Start of Supplied material
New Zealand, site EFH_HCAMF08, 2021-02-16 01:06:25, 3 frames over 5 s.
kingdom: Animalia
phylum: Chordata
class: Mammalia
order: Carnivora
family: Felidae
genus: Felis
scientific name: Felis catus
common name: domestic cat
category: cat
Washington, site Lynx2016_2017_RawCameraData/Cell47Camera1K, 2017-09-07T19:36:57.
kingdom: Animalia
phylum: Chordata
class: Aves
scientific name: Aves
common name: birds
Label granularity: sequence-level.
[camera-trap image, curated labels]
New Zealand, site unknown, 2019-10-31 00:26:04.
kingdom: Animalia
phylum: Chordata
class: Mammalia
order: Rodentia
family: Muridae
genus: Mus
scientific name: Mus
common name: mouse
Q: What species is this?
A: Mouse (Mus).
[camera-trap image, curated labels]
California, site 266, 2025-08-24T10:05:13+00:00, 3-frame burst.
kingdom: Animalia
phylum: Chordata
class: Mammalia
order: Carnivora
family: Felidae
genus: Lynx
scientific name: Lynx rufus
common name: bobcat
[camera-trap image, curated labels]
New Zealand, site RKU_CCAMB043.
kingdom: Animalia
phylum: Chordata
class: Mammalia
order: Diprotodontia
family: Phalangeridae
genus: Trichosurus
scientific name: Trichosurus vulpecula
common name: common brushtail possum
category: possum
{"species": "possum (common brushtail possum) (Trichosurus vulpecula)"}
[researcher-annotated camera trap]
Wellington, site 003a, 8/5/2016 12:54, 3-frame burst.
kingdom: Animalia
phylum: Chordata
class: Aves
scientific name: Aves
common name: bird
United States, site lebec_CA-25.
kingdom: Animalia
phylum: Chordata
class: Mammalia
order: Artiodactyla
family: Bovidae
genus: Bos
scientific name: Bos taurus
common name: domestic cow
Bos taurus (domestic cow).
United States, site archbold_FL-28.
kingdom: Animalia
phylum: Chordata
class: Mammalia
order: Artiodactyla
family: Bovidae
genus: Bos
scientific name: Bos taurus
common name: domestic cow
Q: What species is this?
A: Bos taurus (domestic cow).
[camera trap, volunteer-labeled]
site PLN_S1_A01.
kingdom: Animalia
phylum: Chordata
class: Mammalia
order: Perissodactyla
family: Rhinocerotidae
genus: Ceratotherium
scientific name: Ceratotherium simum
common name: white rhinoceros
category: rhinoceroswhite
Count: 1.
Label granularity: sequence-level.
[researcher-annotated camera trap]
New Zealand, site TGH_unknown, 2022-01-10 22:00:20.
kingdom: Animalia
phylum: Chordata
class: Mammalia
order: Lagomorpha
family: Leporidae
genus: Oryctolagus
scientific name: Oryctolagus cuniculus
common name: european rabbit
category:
End of Supplied material
Restate all of the lines in the material exactly as they are.

▶ [Exercise solution]
New Zealand, site EFH_HCAMF08, 2021-02-16 01:06:25, 3 frames over 5 s.
kingdom: Animalia
phylum: Chordata
class: Mammalia
order: Carnivora
family: Felidae
genus: Felis
scientific name: Felis catus
common name: domestic cat
category: cat
Washington, site Lynx2016_2017_RawCameraData/Cell47Camera1K, 2017-09-07T19:36:57.
kingdom: Animalia
phylum: Chordata
class: Aves
scientific name: Aves
common name: birds
Label granularity: sequence-level.
[camera-trap image, curated labels]
New Zealand, site unknown, 2019-10-31 00:26:04.
kingdom: Animalia
phylum: Chordata
class: Mammalia
order: Rodentia
family: Muridae
genus: Mus
scientific name: Mus
common name: mouse
Q: What species is this?
A: Mouse (Mus).
[camera-trap image, curated labels]
California, site 266, 2025-08-24T10:05:13+00:00, 3-frame burst.
kingdom: Animalia
phylum: Chordata
class: Mammalia
order: Carnivora
family: Felidae
genus: Lynx
scientific name: Lynx rufus
common name: bobcat
[camera-trap image, curated labels]
New Zealand, site RKU_CCAMB043.
kingdom: Animalia
phylum: Chordata
class: Mammalia
order: Diprotodontia
family: Phalangeridae
genus: Trichosurus
scientific name: Trichosurus vulpecula
common name: common brushtail possum
category: possum
{"species": "possum (common brushtail possum) (Trichosurus vulpecula)"}
[researcher-annotated camera trap]
Wellington, site 003a, 8/5/2016 12:54, 3-frame burst.
kingdom: Animalia
phylum: Chordata
class: Aves
scientific name: Aves
common name: bird
United States, site lebec_CA-25.
kingdom: Animalia
phylum: Chordata
class: Mammalia
order: Artiodactyla
family: Bovidae
genus: Bos
scientific name: Bos taurus
common name: domestic cow
Bos taurus (domestic cow).
United States, site archbold_FL-28.
kingdom: Animalia
phylum: Chordata
class: Mammalia
order: Artiodactyla
family: Bovidae
genus: Bos
scientific name: Bos taurus
common name: domestic cow
Q: What species is this?
A: Bos taurus (domestic cow).
[camera trap, volunteer-labeled]
site PLN_S1_A01.
kingdom: Animalia
phylum: Chordata
class: Mammalia
order: Perissodactyla
family: Rhinocerotidae
genus: Ceratotherium
scientific name: Ceratotherium simum
common name: white rhinoceros
category: rhinoceroswhite
Count: 1.
Label granularity: sequence-level.
[researcher-annotated camera trap]
New Zealand, site TGH_unknown, 2022-01-10 22:00:20.
kingdom: Animalia
phylum: Chordata
class: Mammalia
order: Lagomorpha
family: Leporidae
genus: Oryctolagus
scientific name: Oryctolagus cuniculus
common name: european rabbit
category:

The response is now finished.